~連載(第13回)~ 検証 革新都政その後 鈴木都政16年⑪ 減量経営①
2019年5月15日


 経済社会の変化に対応して、ゼロベース的な視点で常時事務事業の見直しを行い、そのスクラップ・アンド・ビルドを積極的に進める考えであります(略)さらに都民の皆様に対し、行政サービスの内容と水準、また受益と負担について厳しい選択をお願いすることも避けて通れないと考えております。
 鈴木俊一都知事(1979年第2回定例都議会)


 財界、自民党政権の期待を担って登場した鈴木都政が真っ先にとりくんだのが、サッチャー英国首相・レーガン米大統領・中曽根首相がおしすすめた福祉国家否定と小さな政府、民活路線の具体化でした。
 鈴木知事は就任と同時に、知事の私的諮問機関として「東京都財政再建委員会」
(稲葉秀三委員長1979年)を設置するとともに、1983年には同じく私的諮問機関「活力ある都政をすすめる懇談会」を設置。
 このうち「都財政再建委員会」は、財政健全化の具体的手法として①職員定数の削減、給与費の見直し、組織の簡素化、徴税努力、財産活用などの内部努力に組織を挙げて取り組む、②事務事業全般にわたってゼロベース的視点から総点検を行い、大胆なスクラップ・アンド・ビルドを実施。住民間の負担の公平という見地から受益者負担の適正化を図る、③地方自治強化の立場から都と区市町村との役割分担を見直し、区市町村に対する都の財政負担の適正化を図る、④税財政制度の改善…を提案。「活力懇」は民間活力の活用、減量経営の強化、定期的な料金値上げ、大企業主導型都市改造の推進などを提案しました。
 こうしたお手盛りの答申にもとづいて鈴木都知事はさまざまな「行革手法」をもちこみ減量経営と民活路線を推進しました。

総定数抑制政策


 減量経営の矛先はまず「財政再建委員会答申」でいの一番に掲げられた職員定数に向けられました。
 鈴木知事は、手はじめにはじめて編成した1980年度予算で都立病院関係での309名重度精神薄弱児収容施設「東村山福祉園での25名の定員削減、老人ホームや看護専門学校給食などの民間委託など大切な福祉・医療の現場での定員削減を強行。

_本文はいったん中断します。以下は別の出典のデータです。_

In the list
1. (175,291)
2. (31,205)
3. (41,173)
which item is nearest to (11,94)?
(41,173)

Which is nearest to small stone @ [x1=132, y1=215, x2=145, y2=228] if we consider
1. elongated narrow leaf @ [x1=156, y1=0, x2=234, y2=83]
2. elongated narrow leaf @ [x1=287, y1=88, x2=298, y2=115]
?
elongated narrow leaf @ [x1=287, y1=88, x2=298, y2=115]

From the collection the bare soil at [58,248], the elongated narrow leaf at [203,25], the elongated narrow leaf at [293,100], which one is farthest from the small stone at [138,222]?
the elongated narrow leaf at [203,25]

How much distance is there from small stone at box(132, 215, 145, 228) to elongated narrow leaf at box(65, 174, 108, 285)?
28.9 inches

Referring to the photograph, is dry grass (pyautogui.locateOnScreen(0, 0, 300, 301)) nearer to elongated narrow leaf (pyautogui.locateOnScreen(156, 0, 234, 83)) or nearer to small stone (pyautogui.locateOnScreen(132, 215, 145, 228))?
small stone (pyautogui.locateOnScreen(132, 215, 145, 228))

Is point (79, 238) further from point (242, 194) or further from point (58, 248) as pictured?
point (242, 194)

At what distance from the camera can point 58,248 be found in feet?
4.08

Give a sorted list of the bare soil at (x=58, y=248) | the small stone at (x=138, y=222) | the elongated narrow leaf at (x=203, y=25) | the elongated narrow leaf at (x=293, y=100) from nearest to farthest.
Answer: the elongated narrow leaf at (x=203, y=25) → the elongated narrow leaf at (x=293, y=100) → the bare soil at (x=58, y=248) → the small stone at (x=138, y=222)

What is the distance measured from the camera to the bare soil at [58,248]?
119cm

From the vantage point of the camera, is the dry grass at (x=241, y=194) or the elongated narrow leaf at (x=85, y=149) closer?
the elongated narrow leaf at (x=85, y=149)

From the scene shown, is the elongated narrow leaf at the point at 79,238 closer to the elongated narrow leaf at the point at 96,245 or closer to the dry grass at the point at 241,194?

その後の16年間で都の職員定数(知事部局・公営企業局・警察・消防、学校職員など総計)を2万3049人、1割(1979年度22万333人↓1995年度19万7284人)も削減したのです。
 この点について、青島都政下で財務局主計部長を務めた木内氏は「当時の状況の中においては、一番大きな効果といいますのは、定数の削減であったのかなというふうに思っております。財政再建委員会の答申を受けて、昭和55年から58年度までの四カ年において9千255名、当時の総定数に対しては4・2%の純減を図った」(1997年11月・行財政改革基本問題特別委員会)とあからさまに成果を誇っています。都民のための福祉や教育などの職員を削減する一方で、開発部門は聖域化し臨海副都心開発などには手厚く職員を配置したのです。

手段を選ばない「行革」手法


 鈴木都政はまた、国の「第2臨時行政調査会」や「第1次臨時行政改革推進審議会」などの提言、「行政改革大綱」(1985年)などの誘導・推進役を担い、「行革」手法を都政で実践することで、「住民の福祉の増進」を責務とする地方自治体の変質・破壊をすすめ、全国の自治体の牽引者、お手本となったのです。

スクラップアンドビルド

 あらたな施策を実施するときは既存の施策を廃止することを求めるという考え方にもとづくものですが、鈴木都政では、都民サービスにかかわる職員定数や事業はどんどんスクラップがかけられる一方、ビルドされるものは開発行政で、民活方式による外部委託や第3セクターによる事業は矢継ぎ早に実施されました。

サンセット方式

 事業について終期を設定し、その期限が来たら自動的にその事業を廃止するというもの。1976年にアメリカのサンフランシスコ州が導入したサンセット法がはじまりです。しかし、その本家アメリカでは、①法律を制定して実施すること、②期限を迎えたときには第3者による事業の評価をおこなうことが通常で、効果が認められないためサンセット方式を廃止した自治体も少なくありません。
 また、事業の名目・名称だけを衣替えして、あたかも新規に事業を立ちあげたかのようにごまかすやり方もまかり通っています。

ゼロベース・予算のシーリング

 ゼロベースは予算の編成にあたって既存の事業をふくめてゼロから検討するやり方で、シーリングは各部局の予算に一律に上限枠(前年比マイナス○○%など)を定めるものです。これらによって事業のスクラップアンドビルドが自動化することになります。